Data Source : Kaggle.com

Python Libraries used

  1. Pandas

  2. NumPy

  3. Matplotib

  4. Seaborn

  5. from sklearn.model_selection import train_test_split

  6. from sklearn import metrics

Pre-processing operations 1 Checking for missing values 2. Checking for duplicate values 3. Checking for outliers/extreme values

Exploratory Data Analysis

  1. Distribution of the target variable

  2. How sales is related to other independent variables

  3. Correlation between the variables

Model Building

Prediction using:

  1. Simple Linear Regression

  2. Multiple Linear Regression

I am setting the stage for the sales prediction model by importing necessary libraries and reading in a dataset from a CSV file. The dataset contains amounts spent on TV, radio, and newspaper advertising and corresponding sales figures. I then conduct data pre-processing to check for missing values in the dataset, finding none, which indicates the dataset is clean and ready for modeling.

I'm using linear regression, which is a foundational statistical method used to predict a quantitative response. Here, I am focusing on simple linear regression, which relates two variables with a straight line. The formula given is Y = β0 + β1X + ε, where Y is the dependent variable, β0 is the y-intercept of the regression line, β1 is the slope of the line, X is the independent variable, and ε is the error term. Using the scikit-learn library in Python, I've set up a simple linear regression model where I predict sales based on TV advertising budget. After training the model, I display the coefficients, revealing that the sales prediction equation is Sales = 6.948 + 0.054 * TV.

I move from simple to multiple linear regression, which considers more than one predictor variable to predict a response.

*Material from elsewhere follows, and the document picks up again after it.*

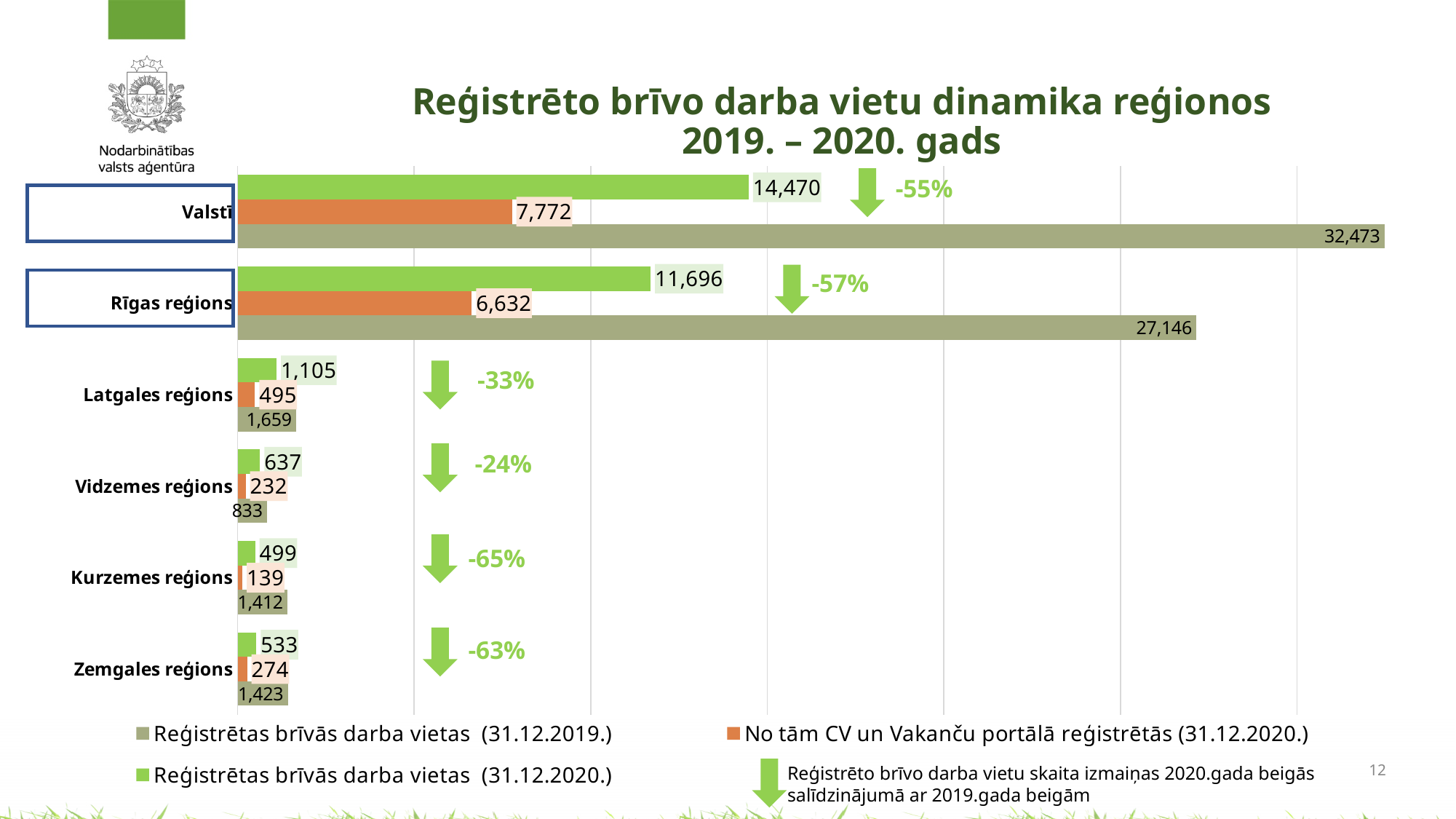
What is the value of 'Reģistrētas brīvās darba vietas (31.12.2019.)' for Vidzemes reģions? 833 What is the value of 'Reģistrētas brīvās darba vietas (31.12.2020.)' for Rīgas reģions? 11,696 Which is larger: the 31.12.2020 registered vacancies for Zemgales reģions or for Kurzemes reģions? Zemgales reģions What is the difference between the 31.12.2019 and 31.12.2020 values of registered vacancies for Valstī? 18,003 What is the value of 'Reģistrētas brīvās darba vietas (31.12.2019.)' for Valstī? 32,473 What percentage change is shown next to the arrow for Kurzemes reģions? -65% What is the value of 'No tām CV un Vakanču portālā reģistrētās (31.12.2020.)' for Latgales reģions? 495 How many data series does the legend list for the bars? 3 Which category has the highest value for 'Reģistrētas brīvās darba vietas (31.12.2019.)'? Valstī How many categories (regions, including Valstī) are shown on the chart? 6 Which region (excluding Valstī) has the lowest value for 'Reģistrētas brīvās darba vietas (31.12.2020.)'? Kurzemes reģions What kind of chart is shown on the slide? bar chart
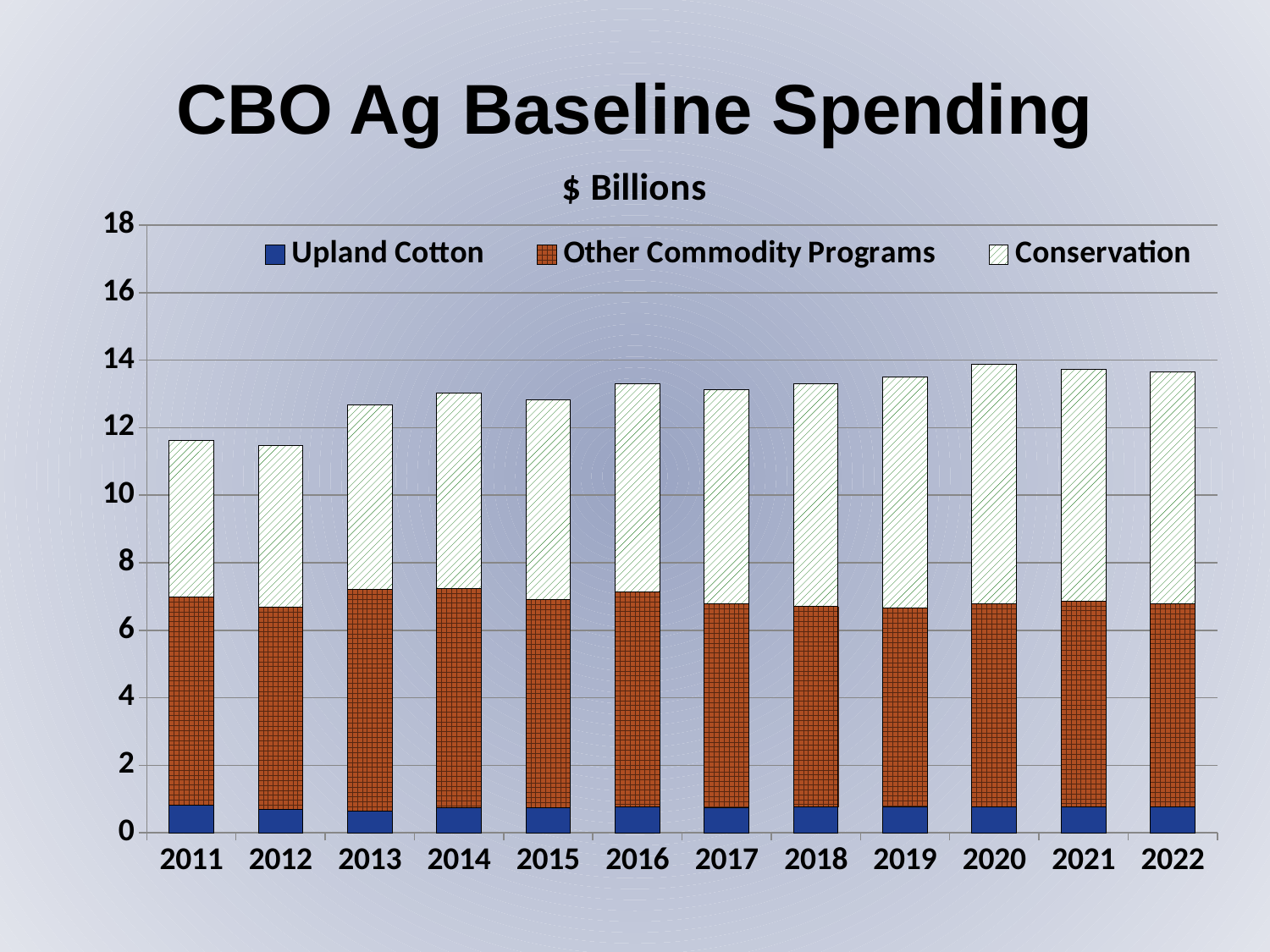
Is the Upland Cotton value for 2015 greater or less than 2? less How many years are shown on the x axis? 12 What unit is indicated above the chart? $ Billions Is the total spending for 2013 greater or less than 12? greater Which year has the larger total spending, 2012 or 2014? 2014 How many series does the legend list? 3 Is the total spending for 2016 greater or less than 14? less Does total spending generally rise or fall from 2011 to 2022? rise What is the title of the chart? CBO Ag Baseline Spending What kind of chart is shown on the slide? stacked bar chart Which year has the highest total spending? 2020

I emphasize that multiple linear regression is powerful because it models relationships between a single dependent continuous variable and multiple independent variables. The formula generalizes to Y = β0 + β1X1 + β2X2 + ... + βnXn + ε, where X1, X2, ..., Xn are independent variables. After training a multiple linear regression model with TV, radio, and newspaper as predictor variables for sales, I display the model coefficients, which are weights assigned to each predictor. The prediction equation for the test set is formed by plugging these values into the regression formula.